What’s your favorite book covering how to be an entrepreneur? How many times did you read it?

~ Heather


  • Heather Montgomery, CEO & serial entrepreneur

    Thanks for the book list ladies! Congrats on reading “Crush It!” Laurie – it kicks butt!

    Toni – that’s the other reason I love reading these books… finding out what I’ve been doing “right” or that I have been on target.

    Rem – you are the one who got me hooked on Michael Gerber years ago and started this quest. Thanks for that and so much more!

    Cath – Purple Cow is next on my Seth Godin list… which is long!

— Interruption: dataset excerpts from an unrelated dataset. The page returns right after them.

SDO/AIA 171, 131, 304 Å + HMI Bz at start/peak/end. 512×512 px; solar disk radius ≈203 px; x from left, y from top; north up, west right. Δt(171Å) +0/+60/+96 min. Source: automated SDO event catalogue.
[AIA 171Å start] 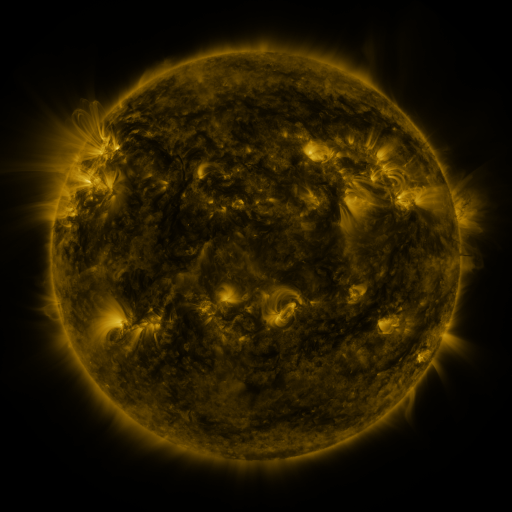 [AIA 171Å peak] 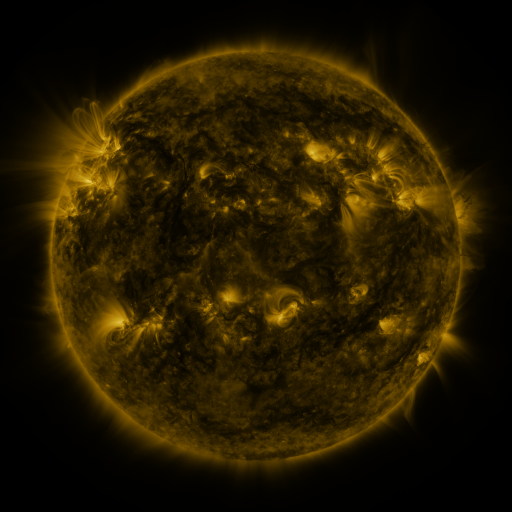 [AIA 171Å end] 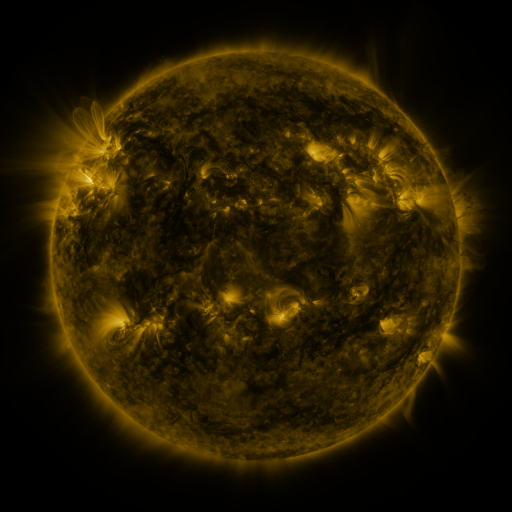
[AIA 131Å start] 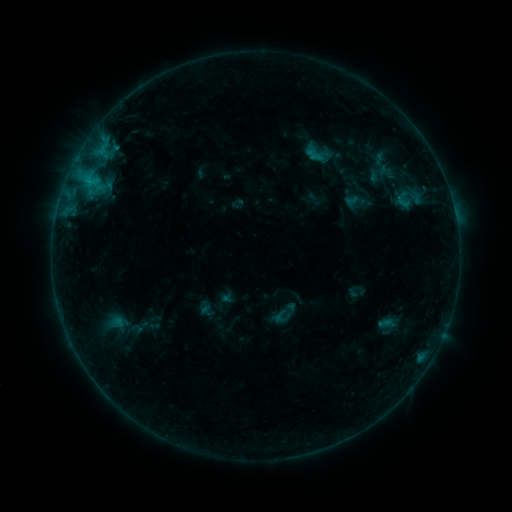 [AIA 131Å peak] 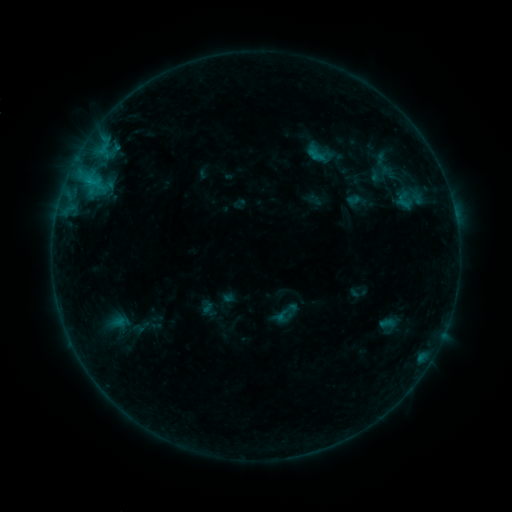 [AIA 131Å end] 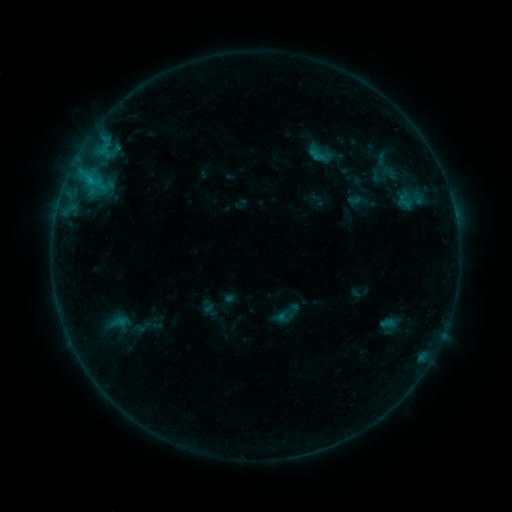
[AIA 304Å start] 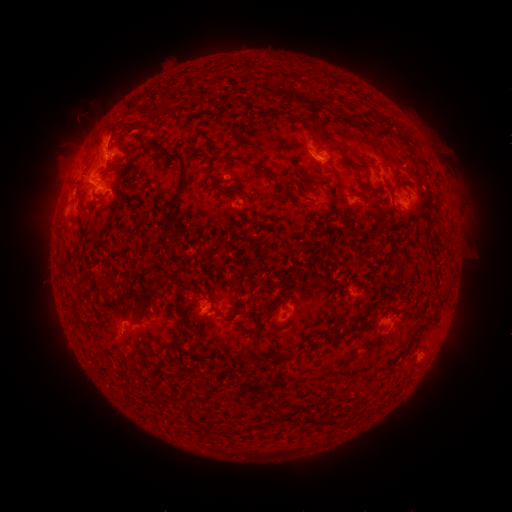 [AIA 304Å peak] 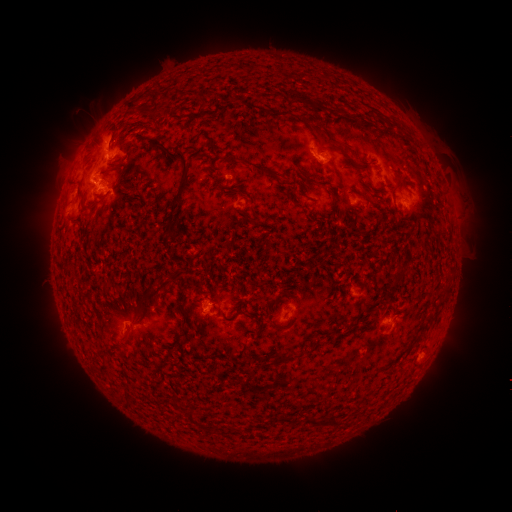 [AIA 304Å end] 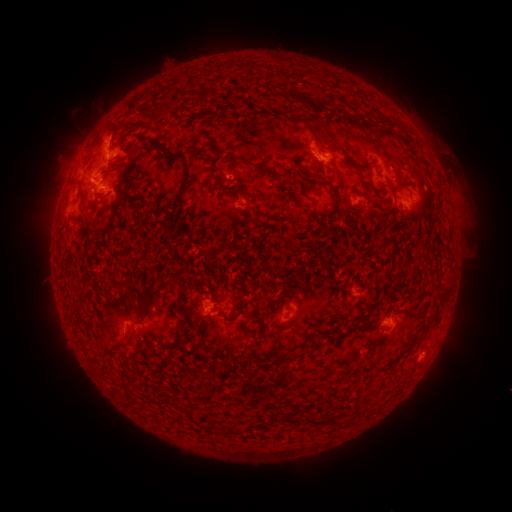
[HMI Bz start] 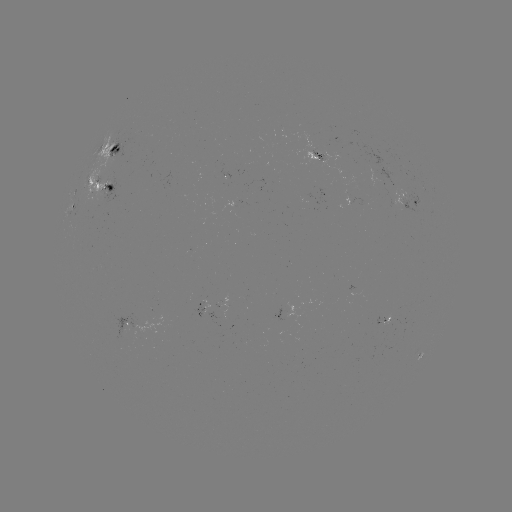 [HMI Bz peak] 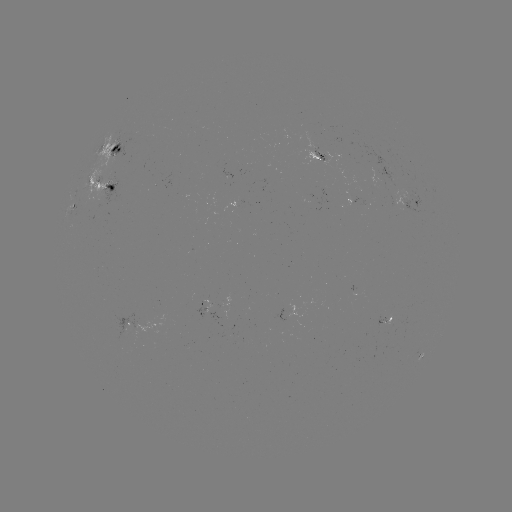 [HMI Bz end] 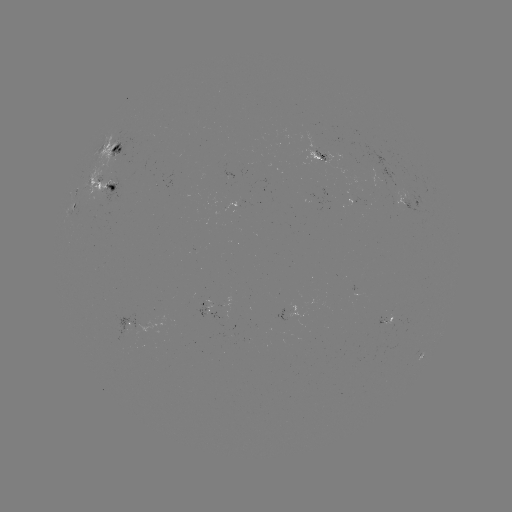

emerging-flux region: [302, 195, 313, 202]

    Hugs for the support girls – H

  • Toni Schram

    Laurie has been loudly singing the praises of Gary Vay-ner-chuk’s book (from your last blog). He preaches the importance of honoring your authentic self. As you can see from the videos we’ve been making, we “intuitively” have been doing what he advocates.

    Love ya-


  • Laurie

    Thanks Heather, I really love the Crush It guy, Can I borrow that book? We should write How to get a nice butt while you are waiting to sell your ebook.
    Love, Laurie

  • Catherine Hughes, Editor & Chief

    Good to Great by Jim Collins
    This book addresses a single question: Can a good company become a great company, and if so, how

    Orbiting the Giant Hairball: A Corporate Fool’s Guide to Surviving with Grace by Gordon MacKenzie
    This book believes that creativity is crucial to business success. But too often, even the most innovative organization quickly becomes a “giant hairball”–a tangled, impenetrable mass of rules, traditions, and systems, all based on what worked in the past–that exercises an inexorable pull into mediocrity.

    Purple Cow by Seth Godin
    In his book Purple Cow: Transform Your Business by Being Remarkable, Seth Godin says that the key to success is to find a way to stand out–to be the purple cow in a field of monochrome Holsteins. He actually has a cow you can click on at this website: where you can read more.


  • Remy G

    I had to at first, cause I worked for him, but Michael Gerber’s E-Myth Revisited is an awesome, easy to ready story of a woman named Sara who loved to bake pies – everyone loved her pies so they told her to open a pie shop. And from there, after she realizes she hates owning a business that makes pies, and all the joy is gone from her soul, do we get that owning a business and making the pies are two different skills – and if you are gonna be a pie maker AND an entrepreneur, you must figure out your strengths and passions – stick with those, develop those – and delegate or outsource the rest.

    In order for your pie shop to survive, Innovations in pie baking cannot take a back seat to becoming a self taught quickbooks expert. There just isnt enough time. Trust me, if after reading the first few chapters, if you cant see yourself in the book, you are either a big faker or a true entrepreneur – Or you are lying to yourself. No place really left to hide. :) Thanks for the list. LOVE Duct Tape Marketing!